▶ **Given passage**:
-=-=-
United States: New York Court Dispenses With The Litigation Requirement For The Application Of The Common-Interest Privilege: Why Transactional Counsel Should Pay Attention

Last Updated: February 9 2015
Article by Sammi Malek

In a recent decision, the Appellate Division of the Supreme Court of New York, First Judicial Department, broke with other New York courts and joined Delaware and federal courts in applying the common-interest privilege to circumstances where there is no pending, anticipated, or threatened litigation. In a unanimous decision in Ambac Assurance Corp. v. Countrywide Home Loans, Inc.,1. the First Department permitted the application of the common-interest privilege to merger parties' pre-closing communications. The court based its ruling on the need for parties to a transaction to share common legal advice "in order to accurately navigate the complex legal and regulatory process involved in completing the transaction."2.

The First Department's decision is significant because while it is in line with precedent followed by the Second, Third, Seventh and the Federal Circuits, as well as Delaware courts, it is a significant departure from decisions by other New York courts, particularly the Second Department. The Court of Appeals (New York's highest court) has yet to consider the propriety of a litigation requirement for the common-interest privilege, but the First Department's well-reasoned and pragmatic decision, which is consistent with the weight of the authority on the subject in other jurisdictions, as well as the realities of today's business world, makes it likely that the Court of Appeals would follow suit should the issue come before it.

Decisions from the Appellate Division often capture the interest of litigators, but this decision is of particular importance to transactional counsel because the steps that need to be taken for the privilege to be upheld by a court down the road must be considered and executed well before any prospect of litigation arises. Although the decision has some language that could be narrowly construed to limit the application of the common-interest privilege to circumstances similar to Ambac, there are certain best practices, discussed below, that transactional counsel should follow to increase the likelihood that in the event of a dispute, their clients can enjoy the protection of this privilege.
-=-=-
▶ **Data block**:
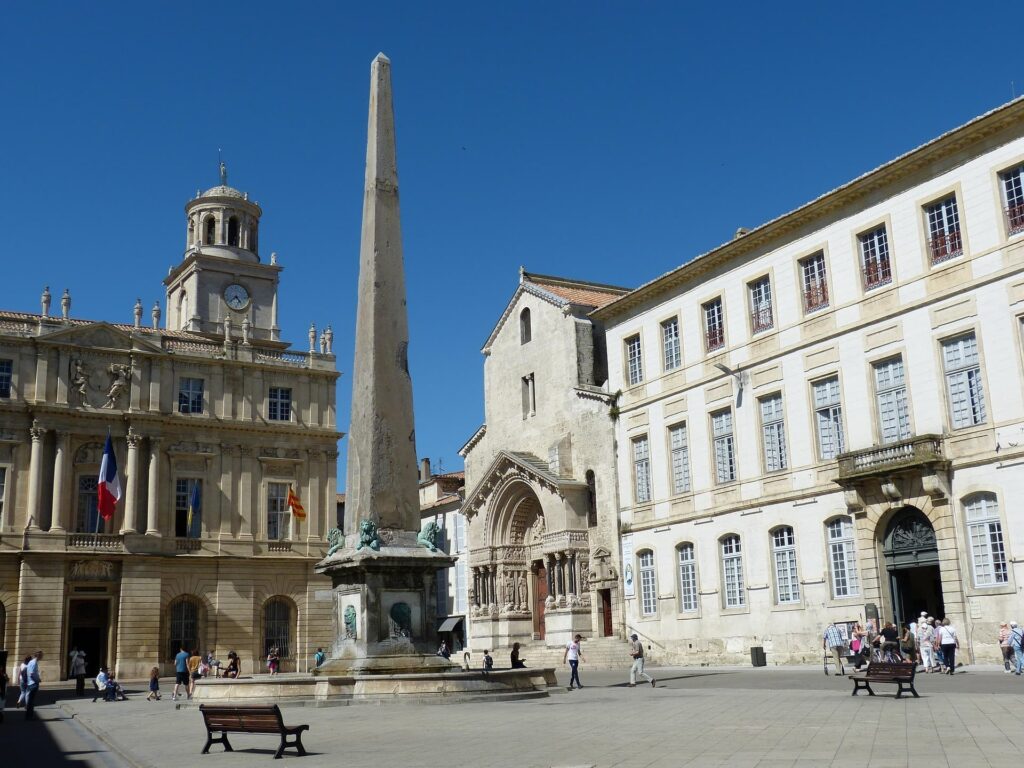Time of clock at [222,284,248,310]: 4:37
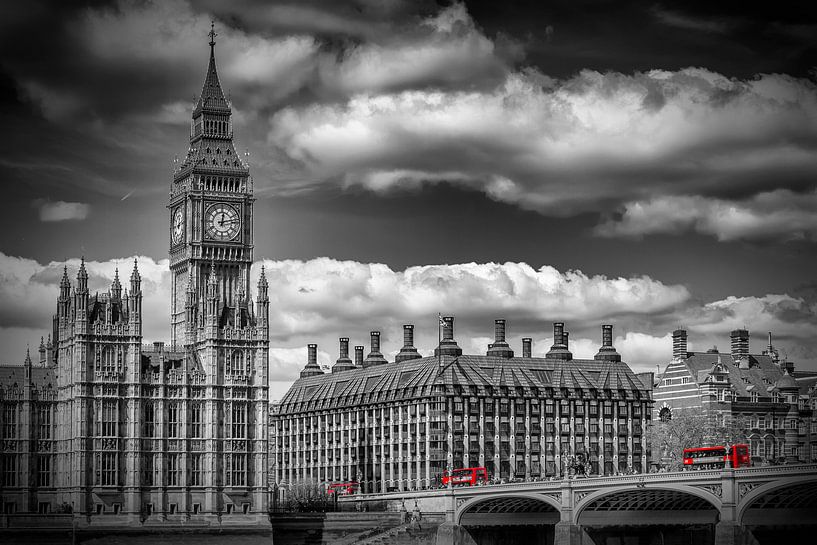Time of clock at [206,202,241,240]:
-=-=-
▶ **Short task 1**: Print the passage of the common-interest privilege article from "The First Department's decision" to "come before it.", word for word.
▶ **Short task 2**: Which federal circuits does the common-interest privilege article name as following the same precedent as the First Department's decision?
▶ **Short task 3**: Pick up the common-interest privilege article after its last sentence and keep writing.

▶ **Expected answer 1**:
The First Department's decision is significant because while it is in line with precedent followed by the Second, Third, Seventh and the Federal Circuits, as well as Delaware courts, it is a significant departure from decisions by other New York courts, particularly the Second Department. The Court of Appeals (New York's highest court) has yet to consider the propriety of a litigation requirement for the common-interest privilege, but the First Department's well-reasoned and pragmatic decision, which is consistent with the weight of the authority on the subject in other jurisdictions, as well as the realities of today's business world, makes it likely that the Court of Appeals would follow suit should the issue come before it.

▶ **Expected answer 2**: Second Circuit, Third Circuit, Seventh Circuit, Federal Circuit

▶ **Expected answer 3**:
Procedural History and the Lower Court Decision

The underlying lawsuit involves a claim by plaintiff Ambac Assurance Corporation (Ambac), an insurer of residential mortgage-backed securities, against defendants Countrywide Home Loans, Inc., and certain of its affiliated entities (Countrywide). Ambac claimed that Countrywide fraudulently induced it to insure payments on certain residential mortgage-backed securities. Because one of the Countrywide affiliates subsequently merged with a subsidiary of Bank of America Corp. (BOA), Ambac asserted secondary claims against defendant BOA as Countrywide's successor-in-interest.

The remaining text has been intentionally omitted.